— Dataset excerpts —

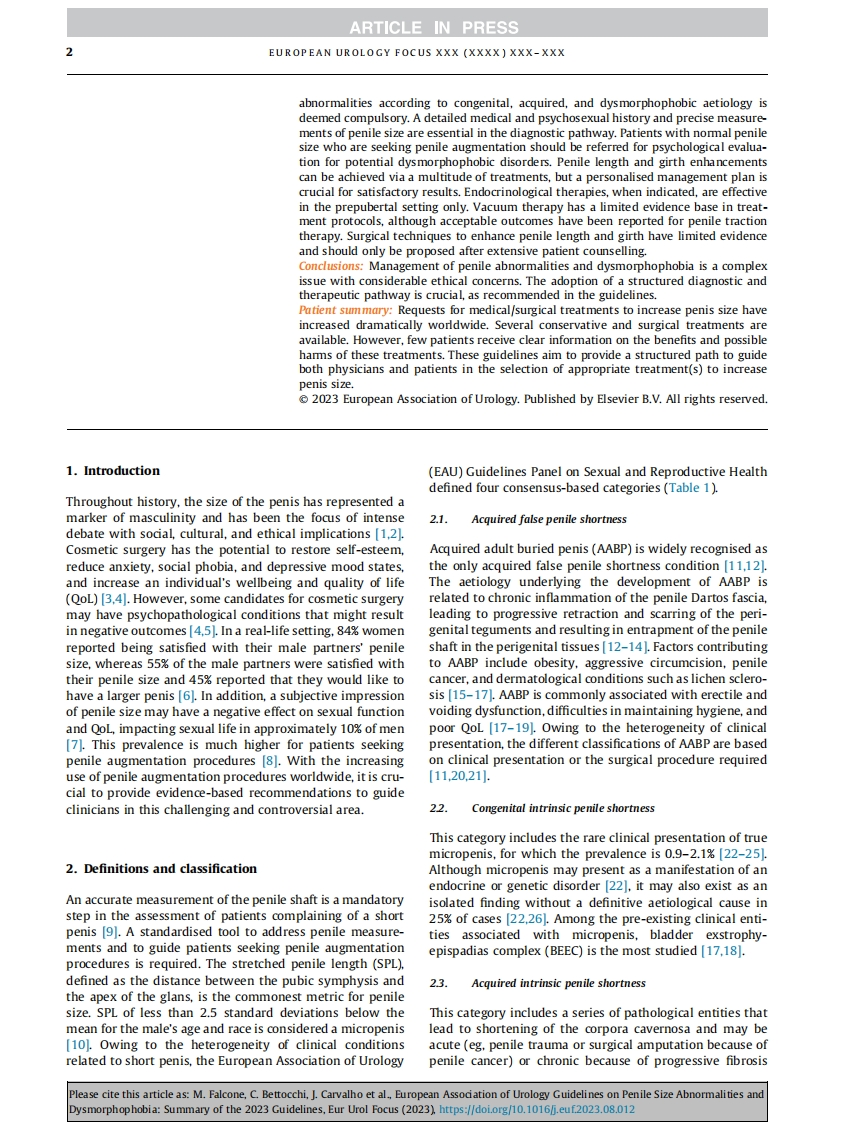 ARTICLE IN PRESS

2 EUROPEAN UROLOGY FOCUS XXX (XXXX) XXX–XXX

abnormalities according to congenital, acquired, and dysmorphophobic aetiology is deemed compulsory. A detailed medical and psychosexual history and precise measurements of penile size are essential in the diagnostic pathway. Patients with normal penile size who are seeking penile augmentation should be referred for psychological evaluation for potential dysmorphophobic disorders. Penile length and girth enhancements can be achieved via a multitude of treatments, but a personalised management plan is crucial for satisfactory results. Endocrinological therapies, when indicated, are effective in the prepubertal setting only. Vacuum therapy has a limited evidence base in treatment protocols, although acceptable outcomes have been reported for penile traction therapy. Surgical techniques to enhance penile length and girth have limited evidence and should only be proposed after extensive patient counselling.
Conclusions: Management of penile abnormalities and dysmorphophobia is a complex issue with considerable ethical concerns. The adoption of a structured diagnostic and therapeutic pathway is crucial, as recommended in the guidelines.
Patient summary: Requests for medical/surgical treatments to increase penis size have increased dramatically worldwide. Several conservative and surgical treatments are available. However, few patients receive clear information on the benefits and possible harms of these treatments. These guidelines aim to provide a structured path to guide both physicians and patients in the selection of appropriate treatment(s) to increase penis size.
© 2023 European Association of Urology. Published by Elsevier B.V. All rights reserved.

1. Introduction

Throughout history, the size of the penis has represented a marker of masculinity and has been the focus of intense debate with social, cultural, and ethical implications [1,2]. Cosmetic surgery has the potential to restore self-esteem, reduce anxiety, social phobia, and depressive mood states, and increase an individual's wellbeing and quality of life (QoL) [3,4]. However, some candidates for cosmetic surgery may have psychopathological conditions that might result in negative outcomes [4,5]. In a real-life setting, 84% women reported being satisfied with their male partners' penile size, whereas 55% of the male partners were satisfied with their penile size and 45% reported that they would like to have a larger penis [6]. In addition, a subjective impression of penile size may have a negative effect on sexual function and QoL, impacting sexual life in approximately 10% of men [7]. This prevalence is much higher for patients seeking penile augmentation procedures [8]. With the increasing use of penile augmentation procedures worldwide, it is crucial to provide evidence-based recommendations to guide clinicians in this challenging and controversial area.

2. Definitions and classification

An accurate measurement of the penile shaft is a mandatory step in the assessment of patients complaining of a short penis [9]. A standardised tool to address penile measurements and to guide patients seeking penile augmentation procedures is required. The stretched penile length (SPL), defined as the distance between the pubic symphysis and the apex of the glans, is the commonest metric for penile size. SPL of less than 2.5 standard deviations below the mean for the male's age and race is considered a micropenis [10]. Owing to the heterogeneity of clinical conditions related to short penis, the European Association of Urology (EAU) Guidelines Panel on Sexual and Reproductive Health defined four consensus-based categories (Table 1).

2.1. Acquired false penile shortness

Acquired adult buried penis (AABP) is widely recognised as the only acquired false penile shortness condition [11,12]. The aetiology underlying the development of AABP is related to chronic inflammation of the penile Dartos fascia, leading to progressive retraction and scarring of the perigenital teguments and resulting in entrapment of the penile shaft in the perigenital tissues [12–14]. Factors contributing to AABP include obesity, aggressive circumcision, penile cancer, and dermatological conditions such as lichen sclerosis [15–17]. AABP is commonly associated with erectile and voiding dysfunction, difficulties in maintaining hygiene, and poor QoL [17–19]. Owing to the heterogeneity of clinical presentation, the different classifications of AABP are based on clinical presentation or the surgical procedure required [11,20,21].

2.2. Congenital intrinsic penile shortness

This category includes the rare clinical presentation of true micropenis, for which the prevalence is 0.9–2.1% [22–25]. Although micropenis may present as a manifestation of an endocrine or genetic disorder [22], it may also exist as an isolated finding without a definitive aetiological cause in 25% of cases [22,26]. Among the pre-existing clinical entities associated with micropenis, bladder exstrophy-epispadias complex (BEEC) is the most studied [17,18].

2.3. Acquired intrinsic penile shortness

This category includes a series of pathological entities that lead to shortening of the corpora cavernosa and may be acute (eg, penile trauma or surgical amputation because of penile cancer) or chronic because of progressive fibrosis

Please cite this article as: M. Falcone, C. Bettocchi, J. Carvalho et al., European Association of Urology Guidelines on Penile Size Abnormalities and Dysmorphophobia: Summary of the 2023 Guidelines, Eur Urol Focus (2023), https://doi.org/10.1016/j.euf.2023.08.012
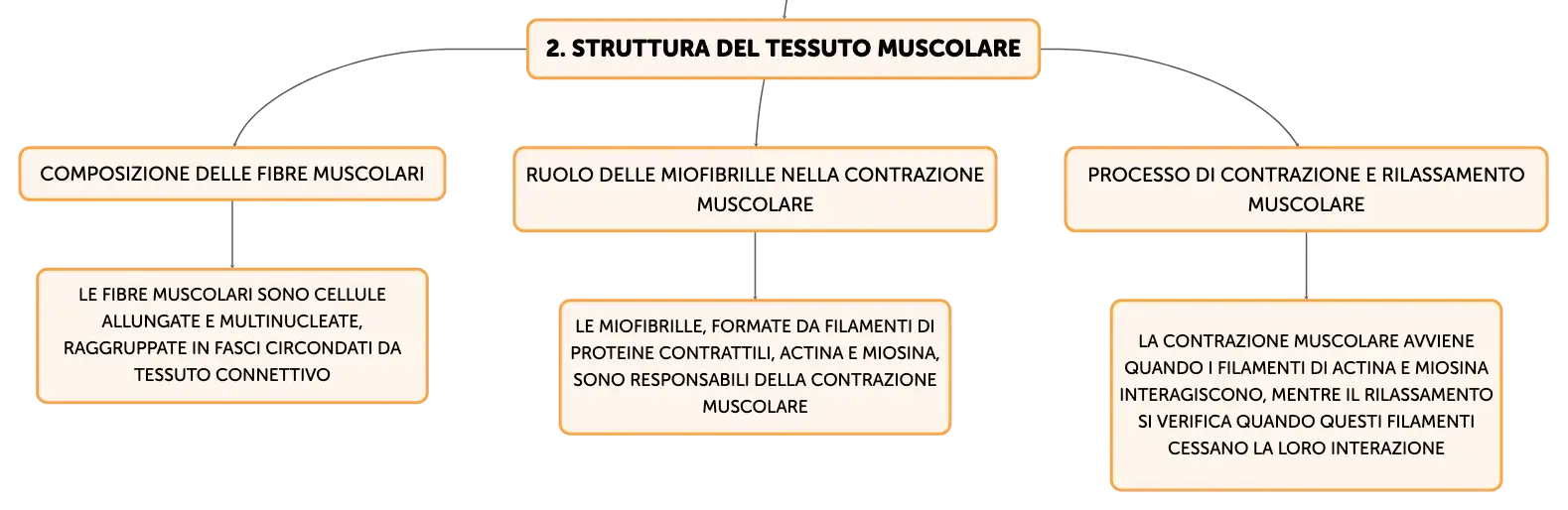 2. STRUTTURA DEL TESSUTO MUSCOLARE

COMPOSIZIONE DELLE FIBRE MUSCOLARI

LE FIBRE MUSCOLARI SONO CELLULE ALLUNGATE E MULTINUCLEATE, RAGGRUPPATE IN FASCI CIRCONDATI DA TESSUTO CONNETTIVO

RUOLO DELLE MIOFIBRILLE NELLA CONTRAZIONE MUSCOLARE

LE MIOFIBRILLE, FORMATE DA FILAMENTI DI PROTEINE CONTRATTILI, ACTINA E MIOSINA, SONO RESPONSABILI DELLA CONTRAZIONE MUSCOLARE

PROCESSO DI CONTRAZIONE E RILASSAMENTO MUSCOLARE

LA CONTRAZIONE MUSCOLARE AVVIENE QUANDO I FILAMENTI DI ACTINA E MIOSINA INTERAGISCONO, MENTRE IL RILASSAMENTO SI VERIFICA QUANDO QUESTI FILAMENTI CESSANO LA LORO INTERAZIONE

— To do —
Write out the data again word for word, minus any images.

— Task output —
 ARTICLE IN PRESS

2 EUROPEAN UROLOGY FOCUS XXX (XXXX) XXX–XXX

abnormalities according to congenital, acquired, and dysmorphophobic aetiology is deemed compulsory. A detailed medical and psychosexual history and precise measurements of penile size are essential in the diagnostic pathway. Patients with normal penile size who are seeking penile augmentation should be referred for psychological evaluation for potential dysmorphophobic disorders. Penile length and girth enhancements can be achieved via a multitude of treatments, but a personalised management plan is crucial for satisfactory results. Endocrinological therapies, when indicated, are effective in the prepubertal setting only. Vacuum therapy has a limited evidence base in treatment protocols, although acceptable outcomes have been reported for penile traction therapy. Surgical techniques to enhance penile length and girth have limited evidence and should only be proposed after extensive patient counselling.
Conclusions: Management of penile abnormalities and dysmorphophobia is a complex issue with considerable ethical concerns. The adoption of a structured diagnostic and therapeutic pathway is crucial, as recommended in the guidelines.
Patient summary: Requests for medical/surgical treatments to increase penis size have increased dramatically worldwide. Several conservative and surgical treatments are available. However, few patients receive clear information on the benefits and possible harms of these treatments. These guidelines aim to provide a structured path to guide both physicians and patients in the selection of appropriate treatment(s) to increase penis size.
© 2023 European Association of Urology. Published by Elsevier B.V. All rights reserved.

1. Introduction

Throughout history, the size of the penis has represented a marker of masculinity and has been the focus of intense debate with social, cultural, and ethical implications [1,2]. Cosmetic surgery has the potential to restore self-esteem, reduce anxiety, social phobia, and depressive mood states, and increase an individual's wellbeing and quality of life (QoL) [3,4]. However, some candidates for cosmetic surgery may have psychopathological conditions that might result in negative outcomes [4,5]. In a real-life setting, 84% women reported being satisfied with their male partners' penile size, whereas 55% of the male partners were satisfied with their penile size and 45% reported that they would like to have a larger penis [6]. In addition, a subjective impression of penile size may have a negative effect on sexual function and QoL, impacting sexual life in approximately 10% of men [7]. This prevalence is much higher for patients seeking penile augmentation procedures [8]. With the increasing use of penile augmentation procedures worldwide, it is crucial to provide evidence-based recommendations to guide clinicians in this challenging and controversial area.

2. Definitions and classification

An accurate measurement of the penile shaft is a mandatory step in the assessment of patients complaining of a short penis [9]. A standardised tool to address penile measurements and to guide patients seeking penile augmentation procedures is required. The stretched penile length (SPL), defined as the distance between the pubic symphysis and the apex of the glans, is the commonest metric for penile size. SPL of less than 2.5 standard deviations below the mean for the male's age and race is considered a micropenis [10]. Owing to the heterogeneity of clinical conditions related to short penis, the European Association of Urology (EAU) Guidelines Panel on Sexual and Reproductive Health defined four consensus-based categories (Table 1).

2.1. Acquired false penile shortness

Acquired adult buried penis (AABP) is widely recognised as the only acquired false penile shortness condition [11,12]. The aetiology underlying the development of AABP is related to chronic inflammation of the penile Dartos fascia, leading to progressive retraction and scarring of the perigenital teguments and resulting in entrapment of the penile shaft in the perigenital tissues [12–14]. Factors contributing to AABP include obesity, aggressive circumcision, penile cancer, and dermatological conditions such as lichen sclerosis [15–17]. AABP is commonly associated with erectile and voiding dysfunction, difficulties in maintaining hygiene, and poor QoL [17–19]. Owing to the heterogeneity of clinical presentation, the different classifications of AABP are based on clinical presentation or the surgical procedure required [11,20,21].

2.2. Congenital intrinsic penile shortness

This category includes the rare clinical presentation of true micropenis, for which the prevalence is 0.9–2.1% [22–25]. Although micropenis may present as a manifestation of an endocrine or genetic disorder [22], it may also exist as an isolated finding without a definitive aetiological cause in 25% of cases [22,26]. Among the pre-existing clinical entities associated with micropenis, bladder exstrophy-epispadias complex (BEEC) is the most studied [17,18].

2.3. Acquired intrinsic penile shortness

This category includes a series of pathological entities that lead to shortening of the corpora cavernosa and may be acute (eg, penile trauma or surgical amputation because of penile cancer) or chronic because of progressive fibrosis

Please cite this article as: M. Falcone, C. Bettocchi, J. Carvalho et al., European Association of Urology Guidelines on Penile Size Abnormalities and Dysmorphophobia: Summary of the 2023 Guidelines, Eur Urol Focus (2023), https://doi.org/10.1016/j.euf.2023.08.012
 2. STRUTTURA DEL TESSUTO MUSCOLARE

COMPOSIZIONE DELLE FIBRE MUSCOLARI

LE FIBRE MUSCOLARI SONO CELLULE ALLUNGATE E MULTINUCLEATE, RAGGRUPPATE IN FASCI CIRCONDATI DA TESSUTO CONNETTIVO

RUOLO DELLE MIOFIBRILLE NELLA CONTRAZIONE MUSCOLARE

LE MIOFIBRILLE, FORMATE DA FILAMENTI DI PROTEINE CONTRATTILI, ACTINA E MIOSINA, SONO RESPONSABILI DELLA CONTRAZIONE MUSCOLARE

PROCESSO DI CONTRAZIONE E RILASSAMENTO MUSCOLARE

LA CONTRAZIONE MUSCOLARE AVVIENE QUANDO I FILAMENTI DI ACTINA E MIOSINA INTERAGISCONO, MENTRE IL RILASSAMENTO SI VERIFICA QUANDO QUESTI FILAMENTI CESSANO LA LORO INTERAZIONE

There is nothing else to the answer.